▶ **What you should do**: Nothing outside the stretch is wanted. Repeat exactly the lines of the listing below from the one that contains "Tea dripping into" through the one that contains "Petal Biscotti Blooms", both ends included.

▶ **Information**:
════════════════════

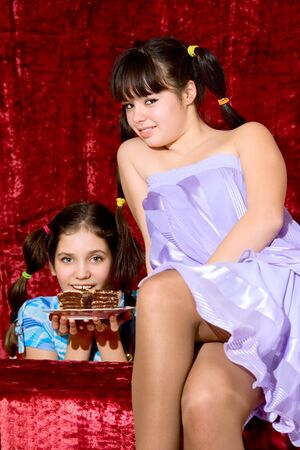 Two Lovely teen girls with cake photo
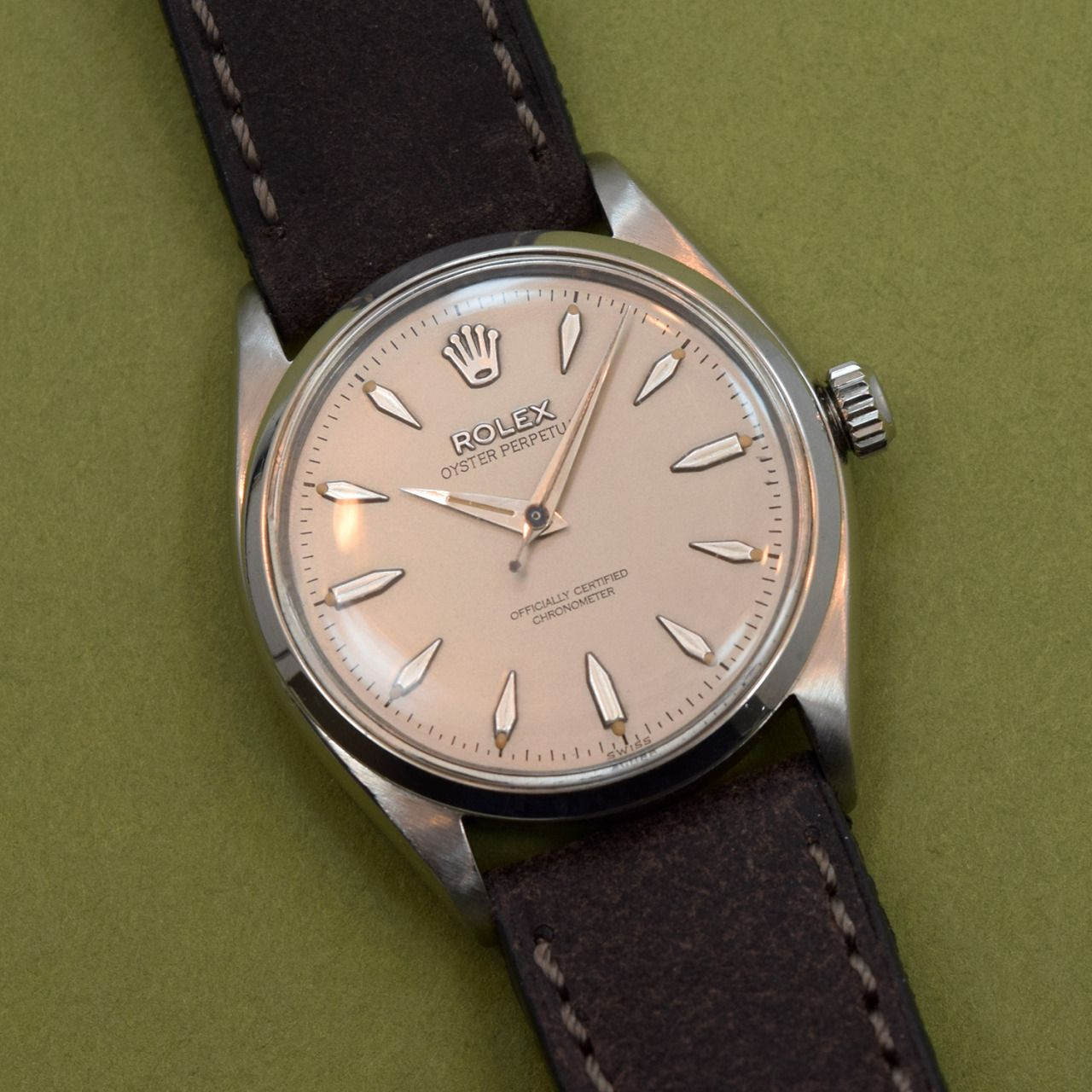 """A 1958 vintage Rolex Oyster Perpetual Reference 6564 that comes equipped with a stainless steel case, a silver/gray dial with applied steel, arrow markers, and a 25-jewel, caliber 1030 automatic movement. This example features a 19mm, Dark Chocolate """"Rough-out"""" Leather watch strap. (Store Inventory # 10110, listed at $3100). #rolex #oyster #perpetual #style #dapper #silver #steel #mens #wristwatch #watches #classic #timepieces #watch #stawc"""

════════════════════

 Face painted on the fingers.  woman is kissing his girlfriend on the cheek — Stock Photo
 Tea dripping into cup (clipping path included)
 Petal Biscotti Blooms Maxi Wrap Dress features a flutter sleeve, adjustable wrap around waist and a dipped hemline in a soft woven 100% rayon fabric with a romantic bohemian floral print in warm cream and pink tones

════════════════════

▶ **Solved problem**:
 Tea dripping into cup (clipping path included)
 Petal Biscotti Blooms Maxi Wrap Dress features a flutter sleeve, adjustable wrap around waist and a dipped hemline in a soft woven 100% rayon fabric with a romantic bohemian floral print in warm cream and pink tones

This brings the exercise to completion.